** Text excerpt follows **
Two FCC connected care pilot recipients that won a combined $800,000 withdrew, said Wireline Bureau letters posted Thursday in docket 18-213. Grady Health System notified the FCC of its withdrawal in November. Grady said its commitment to provide a 15% match and personnel "is not feasible at this time," saying the proposed reporting requirements "raise concerns." Heritage Clinic notified the commission in December without detailing a reason and asked that the funding would be awarded to another agency. Grady sought more than $635,000 to provide telehealth services in Georgia, while Heritage sought nearly $200,000 to cover the cost of offering video telehealth services in California.
Sorenson's petition for declaratory ruling that service-related costs for field staff be allowed is a "straightforward question" to "clarify a misunderstanding of one simple concept," Sorenson said in reply comments posted Wednesday in docket 03-123 (see 2201110072). There's "no basis at all" for the Telecom Relay Service Fund administrator to determine that all costs related to field staff are disallowed because "sometimes ... field staff address [customer premises equipment]-related issues," Sorenson said. "Longstanding complaints about business models are not relevant to the question at hand," Sorenson responded to criticism from Convo Communications and GlobalVRS.
** End of Text excerpt **
_Exercise tasks:_
a – Quote the FCC news briefs word for word from "Two FCC connected" to "services in California.".
b – Continue the FCC news briefs, starting right after their final sentence.
** Given information follows **
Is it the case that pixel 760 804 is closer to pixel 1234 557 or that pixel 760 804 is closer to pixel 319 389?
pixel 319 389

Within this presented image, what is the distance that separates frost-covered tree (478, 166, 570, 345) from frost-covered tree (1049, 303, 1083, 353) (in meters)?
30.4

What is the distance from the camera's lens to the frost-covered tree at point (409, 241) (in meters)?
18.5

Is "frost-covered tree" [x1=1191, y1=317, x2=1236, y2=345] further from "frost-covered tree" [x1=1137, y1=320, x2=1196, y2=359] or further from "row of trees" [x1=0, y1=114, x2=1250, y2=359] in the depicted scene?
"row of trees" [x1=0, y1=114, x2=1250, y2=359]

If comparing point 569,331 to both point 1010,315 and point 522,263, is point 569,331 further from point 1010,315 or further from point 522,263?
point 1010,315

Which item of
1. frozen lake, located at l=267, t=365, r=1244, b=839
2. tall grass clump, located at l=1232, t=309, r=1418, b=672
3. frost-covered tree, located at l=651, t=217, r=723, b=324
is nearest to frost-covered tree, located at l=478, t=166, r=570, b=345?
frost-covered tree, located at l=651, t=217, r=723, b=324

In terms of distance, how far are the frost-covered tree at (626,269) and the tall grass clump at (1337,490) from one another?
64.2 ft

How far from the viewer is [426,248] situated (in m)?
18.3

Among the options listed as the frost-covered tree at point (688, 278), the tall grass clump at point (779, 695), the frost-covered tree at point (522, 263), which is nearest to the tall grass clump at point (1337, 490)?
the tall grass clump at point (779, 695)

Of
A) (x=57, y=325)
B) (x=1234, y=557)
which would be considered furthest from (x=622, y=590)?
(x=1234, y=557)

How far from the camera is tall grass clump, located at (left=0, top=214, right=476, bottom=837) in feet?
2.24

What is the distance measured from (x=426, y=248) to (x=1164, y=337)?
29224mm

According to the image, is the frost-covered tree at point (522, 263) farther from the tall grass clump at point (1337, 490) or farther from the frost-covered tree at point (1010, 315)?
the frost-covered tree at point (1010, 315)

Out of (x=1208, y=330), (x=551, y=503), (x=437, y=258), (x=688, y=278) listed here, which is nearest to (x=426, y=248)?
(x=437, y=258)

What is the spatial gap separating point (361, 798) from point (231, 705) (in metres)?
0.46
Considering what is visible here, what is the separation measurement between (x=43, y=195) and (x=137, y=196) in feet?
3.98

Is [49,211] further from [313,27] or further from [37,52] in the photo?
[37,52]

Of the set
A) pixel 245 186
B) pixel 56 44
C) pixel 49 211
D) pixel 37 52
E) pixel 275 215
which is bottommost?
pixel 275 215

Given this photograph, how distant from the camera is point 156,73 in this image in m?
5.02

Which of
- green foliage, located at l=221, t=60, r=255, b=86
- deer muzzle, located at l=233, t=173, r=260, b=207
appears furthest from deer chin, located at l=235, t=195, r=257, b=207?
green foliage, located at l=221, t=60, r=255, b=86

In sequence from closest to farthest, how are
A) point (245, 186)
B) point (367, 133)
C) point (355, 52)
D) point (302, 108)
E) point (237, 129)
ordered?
** End of Given information **
_Responses:_
a –
Two FCC connected care pilot recipients that won a combined $800,000 withdrew, said Wireline Bureau letters posted Thursday in docket 18-213. Grady Health System notified the FCC of its withdrawal in November. Grady said its commitment to provide a 15% match and personnel "is not feasible at this time," saying the proposed reporting requirements "raise concerns." Heritage Clinic notified the commission in December without detailing a reason and asked that the funding would be awarded to another agency. Grady sought more than $635,000 to provide telehealth services in Georgia, while Heritage sought nearly $200,000 to cover the cost of offering video telehealth services in California.

b –
Don't approve Lumen's proposed asset sale to Apollo "without enforceable conditions on fiber investment, employment and plant retirement, and clarification on Connect Holding’s long-term plans," said the Communications Workers of America comments posted Wednesday in docket 21-350 (see 2108200035). Apollo's Connect Holdings would be called Brightspeed after the proposed transaction is completed. Require Connect Holdings to "disclose its investment plans for Brightspeed over a five-year and ten-year timeframe" and prohibit the company from using the capital raised through the transaction or debt offerings to pay dividends for at least three years, CWA said. Impose "strong [fiber to the premises] deployment" and other "specific deployment commitments," it said. Nearly 1,200 CWA workers in 15 bargaining units are located in the 20 states affected by the sale, CWA said. It said the proposed sale "could result in considerable harm to the public interest without strong commitments." Lumen and Apollo declined to comment.
The FCC Wireline Bureau and Office of Economics and Analytics adopted many of the proposals for the third mandatory data collection for inmate calling services, in an order Tuesday in docket 12-375 (see 2111050045). The reporting period was expanded to three years. ICS providers must report customer prepayments separately and any interest paid on prepayments. The bureau adopted its proposal on the types of data collected and added figures for new account generation and termination. It also adopted its proposal to require weekly turnover data. Site commissions must be categorized as either legally mandated or contractually prescribed. These payments must also be disaggregated between monetary and in-kind payments, as well as whether they are fixed or variable. Providers will be required to report how site commissions are allocated between ICS and non-ICS operations. The bureau expanded its proposal on security costs to include providers’ security and surveillance services "outside the site commission section."